- **Direction**: Return all of the entries below verbatim, with the pictures omitted.

[Given entries start]

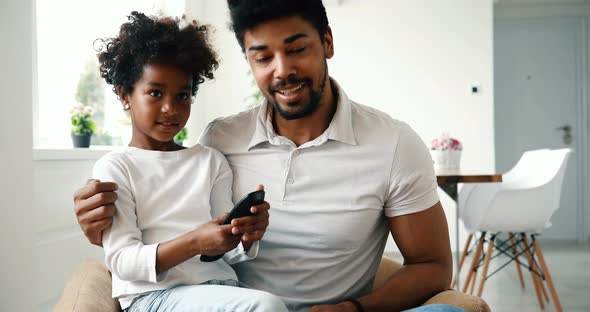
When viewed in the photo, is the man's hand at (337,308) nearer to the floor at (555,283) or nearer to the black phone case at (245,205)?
the black phone case at (245,205)

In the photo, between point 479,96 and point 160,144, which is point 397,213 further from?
point 479,96

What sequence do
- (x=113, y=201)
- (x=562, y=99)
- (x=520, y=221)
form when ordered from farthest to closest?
(x=562, y=99) < (x=520, y=221) < (x=113, y=201)

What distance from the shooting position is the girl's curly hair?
4.77 ft

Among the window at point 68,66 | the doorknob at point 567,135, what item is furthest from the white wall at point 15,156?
the doorknob at point 567,135

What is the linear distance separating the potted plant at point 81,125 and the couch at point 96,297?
1648 mm

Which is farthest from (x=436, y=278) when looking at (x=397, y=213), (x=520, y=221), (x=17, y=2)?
(x=520, y=221)

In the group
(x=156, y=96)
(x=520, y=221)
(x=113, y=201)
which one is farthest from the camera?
(x=520, y=221)

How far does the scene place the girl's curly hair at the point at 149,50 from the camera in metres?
1.46

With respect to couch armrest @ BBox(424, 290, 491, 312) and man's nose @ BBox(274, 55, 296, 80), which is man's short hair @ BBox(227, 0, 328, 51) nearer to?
man's nose @ BBox(274, 55, 296, 80)

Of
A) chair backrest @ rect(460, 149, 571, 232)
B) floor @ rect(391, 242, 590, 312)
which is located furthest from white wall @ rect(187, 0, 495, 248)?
chair backrest @ rect(460, 149, 571, 232)

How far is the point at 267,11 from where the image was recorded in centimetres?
149

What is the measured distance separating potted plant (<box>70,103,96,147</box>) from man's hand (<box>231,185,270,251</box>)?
2176 millimetres

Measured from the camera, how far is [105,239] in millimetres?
1262

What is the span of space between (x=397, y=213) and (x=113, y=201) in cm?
68
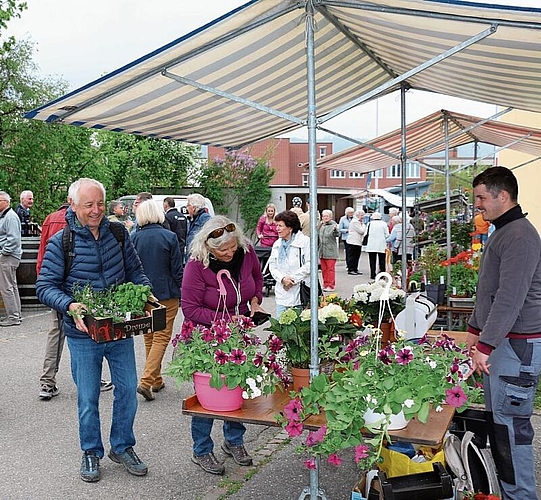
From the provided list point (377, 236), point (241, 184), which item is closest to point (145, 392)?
point (377, 236)

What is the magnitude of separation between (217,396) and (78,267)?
1.40 m

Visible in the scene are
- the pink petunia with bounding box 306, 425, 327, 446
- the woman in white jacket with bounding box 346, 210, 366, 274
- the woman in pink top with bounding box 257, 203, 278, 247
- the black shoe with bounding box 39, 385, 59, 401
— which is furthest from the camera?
the woman in white jacket with bounding box 346, 210, 366, 274

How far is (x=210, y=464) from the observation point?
4527mm

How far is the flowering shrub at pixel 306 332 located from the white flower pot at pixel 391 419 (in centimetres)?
49

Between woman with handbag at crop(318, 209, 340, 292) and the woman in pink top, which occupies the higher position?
the woman in pink top

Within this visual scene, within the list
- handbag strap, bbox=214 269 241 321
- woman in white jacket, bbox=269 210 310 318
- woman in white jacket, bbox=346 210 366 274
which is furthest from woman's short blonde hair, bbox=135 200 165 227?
woman in white jacket, bbox=346 210 366 274

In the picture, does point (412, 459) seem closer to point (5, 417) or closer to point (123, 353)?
point (123, 353)

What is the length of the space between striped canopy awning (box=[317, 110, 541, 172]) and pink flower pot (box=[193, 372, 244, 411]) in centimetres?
395

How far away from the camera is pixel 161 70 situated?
3.69m

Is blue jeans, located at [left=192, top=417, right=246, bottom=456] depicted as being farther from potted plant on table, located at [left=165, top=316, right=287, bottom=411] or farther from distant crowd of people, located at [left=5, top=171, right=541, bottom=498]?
potted plant on table, located at [left=165, top=316, right=287, bottom=411]

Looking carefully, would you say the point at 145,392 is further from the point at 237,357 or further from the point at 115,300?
the point at 237,357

[Given entries end]

- **Solution to this exercise**:
When viewed in the photo, is the man's hand at (337,308) nearer to the floor at (555,283) or nearer to the black phone case at (245,205)?
the black phone case at (245,205)

In the photo, between point 479,96 and point 160,144, which is point 397,213 further from?
point 479,96

What sequence do
- (x=113, y=201)
- (x=562, y=99)
- (x=520, y=221)
form when ordered from farthest to closest?
(x=562, y=99) < (x=520, y=221) < (x=113, y=201)

What distance from the shooting position is the girl's curly hair?
4.77 ft

Among the window at point 68,66 | the doorknob at point 567,135, what item is furthest from the white wall at point 15,156?
the doorknob at point 567,135

What is the linear distance separating the potted plant at point 81,125 and the couch at point 96,297?
1648 mm

Which is farthest from (x=436, y=278) when looking at (x=397, y=213), (x=520, y=221), (x=17, y=2)?
(x=520, y=221)

In the group
(x=156, y=96)
(x=520, y=221)
(x=113, y=201)
which one is farthest from the camera?
(x=520, y=221)

How far does the scene place the girl's curly hair at the point at 149,50 from the camera in metres?
1.46

With respect to couch armrest @ BBox(424, 290, 491, 312) and man's nose @ BBox(274, 55, 296, 80), which is man's short hair @ BBox(227, 0, 328, 51) nearer to?
man's nose @ BBox(274, 55, 296, 80)

Of
A) chair backrest @ rect(460, 149, 571, 232)
B) floor @ rect(391, 242, 590, 312)
which is located furthest from white wall @ rect(187, 0, 495, 248)?
chair backrest @ rect(460, 149, 571, 232)

How far is the point at 267,11 from where the image was recorded in centimetres?
149

What is the measured distance separating potted plant (<box>70,103,96,147</box>) from man's hand (<box>231,185,270,251</box>)?
2176 millimetres

Measured from the camera, how far is [105,239] in millimetres?
1262

What is the span of space between (x=397, y=213) and (x=113, y=201) in cm?
68
From the provided list point (377, 236), point (241, 184), which item is closest to point (145, 392)?
point (377, 236)

What is the magnitude of separation between (217,396) and (78,267)?
1.40 m

Visible in the scene are
- the pink petunia with bounding box 306, 425, 327, 446
- the woman in white jacket with bounding box 346, 210, 366, 274
- the woman in pink top with bounding box 257, 203, 278, 247
- the black shoe with bounding box 39, 385, 59, 401
— which is furthest from the camera?
the woman in white jacket with bounding box 346, 210, 366, 274

How far is (x=210, y=464) from the observation point?
4527mm

How far is the flowering shrub at pixel 306 332 located from the white flower pot at pixel 391 419 (in centimetres)?
49

Between woman with handbag at crop(318, 209, 340, 292) and the woman in pink top, which occupies the higher position?
the woman in pink top

Within this visual scene, within the list
- handbag strap, bbox=214 269 241 321
- woman in white jacket, bbox=269 210 310 318
- woman in white jacket, bbox=346 210 366 274
which is furthest from woman's short blonde hair, bbox=135 200 165 227?
woman in white jacket, bbox=346 210 366 274

In the picture, does point (412, 459) seem closer to point (5, 417) or closer to point (123, 353)?
point (123, 353)

What is the length of the space between striped canopy awning (box=[317, 110, 541, 172]) and pink flower pot (box=[193, 372, 244, 411]) in centimetres?
395

How far away from the camera is pixel 161 70 situated?
3.69m

Is blue jeans, located at [left=192, top=417, right=246, bottom=456] depicted as being farther from potted plant on table, located at [left=165, top=316, right=287, bottom=411] or farther from distant crowd of people, located at [left=5, top=171, right=541, bottom=498]?
potted plant on table, located at [left=165, top=316, right=287, bottom=411]

Looking carefully, would you say the point at 145,392 is further from the point at 237,357 or further from the point at 115,300?
the point at 237,357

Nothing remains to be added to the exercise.